頭の中で声が響いて、卓巳は思わず体を捻るように引いた。
「……卓巳?」
一瞬沈黙があって、覆い被さってきた雅也の熱い息が耳にかかる。
「嫌なのか?」
訊かれて、卓巳は強く頭を振った。
「嫌なんじゃない」
「なら――――どうして?」
汗で張り付いた前髪を雅也の指がはらう。
「だって……いいのかな」
「何が?」
「普通にあることじゃないよ」
遠い昔、それは禁忌であったことだ。今でも蔑まれていることではある。
「だから?」
「いいのかな……」
今ならまだ引き返せるかもしれない。
「お前が俺に抱かれたからって、何か変わることがあるのか?」
熱い息が首筋を撫でる。
変わる?
そんなものは思いつかない。
朝が来たら学校へ行って、いつもの日常が始まるだけだ。
「ないだろ?」
「ん……」
雅也と兄弟であることも変わらない。言わなければ誰にも分からない。誰も何も変わらない。

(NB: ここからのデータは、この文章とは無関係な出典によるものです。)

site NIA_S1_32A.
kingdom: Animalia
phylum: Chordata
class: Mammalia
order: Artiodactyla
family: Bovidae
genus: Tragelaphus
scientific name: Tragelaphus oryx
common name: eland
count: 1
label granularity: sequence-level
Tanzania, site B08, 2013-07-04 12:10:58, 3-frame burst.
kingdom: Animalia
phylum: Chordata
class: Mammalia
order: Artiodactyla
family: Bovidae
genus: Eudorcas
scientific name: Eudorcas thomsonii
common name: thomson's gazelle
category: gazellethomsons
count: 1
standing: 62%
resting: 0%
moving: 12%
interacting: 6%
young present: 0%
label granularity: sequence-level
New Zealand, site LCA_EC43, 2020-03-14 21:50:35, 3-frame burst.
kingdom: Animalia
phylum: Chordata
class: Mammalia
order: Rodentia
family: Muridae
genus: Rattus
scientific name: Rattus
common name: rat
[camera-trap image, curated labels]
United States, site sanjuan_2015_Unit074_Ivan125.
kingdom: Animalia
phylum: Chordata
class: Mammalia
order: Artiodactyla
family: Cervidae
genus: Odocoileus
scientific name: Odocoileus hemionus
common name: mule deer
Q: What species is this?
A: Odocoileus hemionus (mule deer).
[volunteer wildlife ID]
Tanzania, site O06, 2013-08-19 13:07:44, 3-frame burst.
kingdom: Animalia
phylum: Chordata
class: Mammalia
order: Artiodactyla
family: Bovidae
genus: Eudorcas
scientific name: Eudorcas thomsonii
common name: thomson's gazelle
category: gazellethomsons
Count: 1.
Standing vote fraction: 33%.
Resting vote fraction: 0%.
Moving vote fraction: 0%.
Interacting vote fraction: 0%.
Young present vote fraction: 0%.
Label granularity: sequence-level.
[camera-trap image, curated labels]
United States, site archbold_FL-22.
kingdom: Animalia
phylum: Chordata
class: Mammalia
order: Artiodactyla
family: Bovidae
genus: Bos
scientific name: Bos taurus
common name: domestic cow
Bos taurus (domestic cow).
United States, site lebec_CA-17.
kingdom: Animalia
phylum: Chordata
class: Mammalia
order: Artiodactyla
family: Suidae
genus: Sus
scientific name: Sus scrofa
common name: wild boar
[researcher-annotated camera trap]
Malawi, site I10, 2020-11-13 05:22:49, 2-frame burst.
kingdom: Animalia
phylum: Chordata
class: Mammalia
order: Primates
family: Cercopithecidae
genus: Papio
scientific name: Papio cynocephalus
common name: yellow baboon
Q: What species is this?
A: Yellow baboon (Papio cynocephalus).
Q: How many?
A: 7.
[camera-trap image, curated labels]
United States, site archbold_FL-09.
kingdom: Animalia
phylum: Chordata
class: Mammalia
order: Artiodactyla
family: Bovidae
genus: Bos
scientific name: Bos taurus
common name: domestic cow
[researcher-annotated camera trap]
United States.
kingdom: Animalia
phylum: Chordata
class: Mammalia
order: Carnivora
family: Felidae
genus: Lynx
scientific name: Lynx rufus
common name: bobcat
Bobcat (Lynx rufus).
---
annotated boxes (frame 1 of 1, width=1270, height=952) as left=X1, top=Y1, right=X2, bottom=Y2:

「だろ? だから、いいだろ? 俺はもう、限界――――」
ぎゅっと体を抱きしめられると、圧迫感を感じた。
「あ……」
自然に体が反って、中に雅也の存在を感じた。
「卓巳は、俺のものだろ?」
押し開くように熱いものが入ってくる。
「んっ……」
目蓋が熱くなってきて、零れたものは頬を伝った。
「卓巳」
熱い吐息が混ざった声が暗闇に響く。
「たくみ……」
切なげで苦しげな声が肌を撫でていく。
「たく、っ……」
揺らされる体は全て飲み込んで落ちていく。
「……まさ……やっ」
体の奥を熱くするのはまぎれもなく愛するものだった。
初めて知った愉悦のはずなのに、酷く懐かしくずっと待ち焦がれていたことのように卓巳は感じた。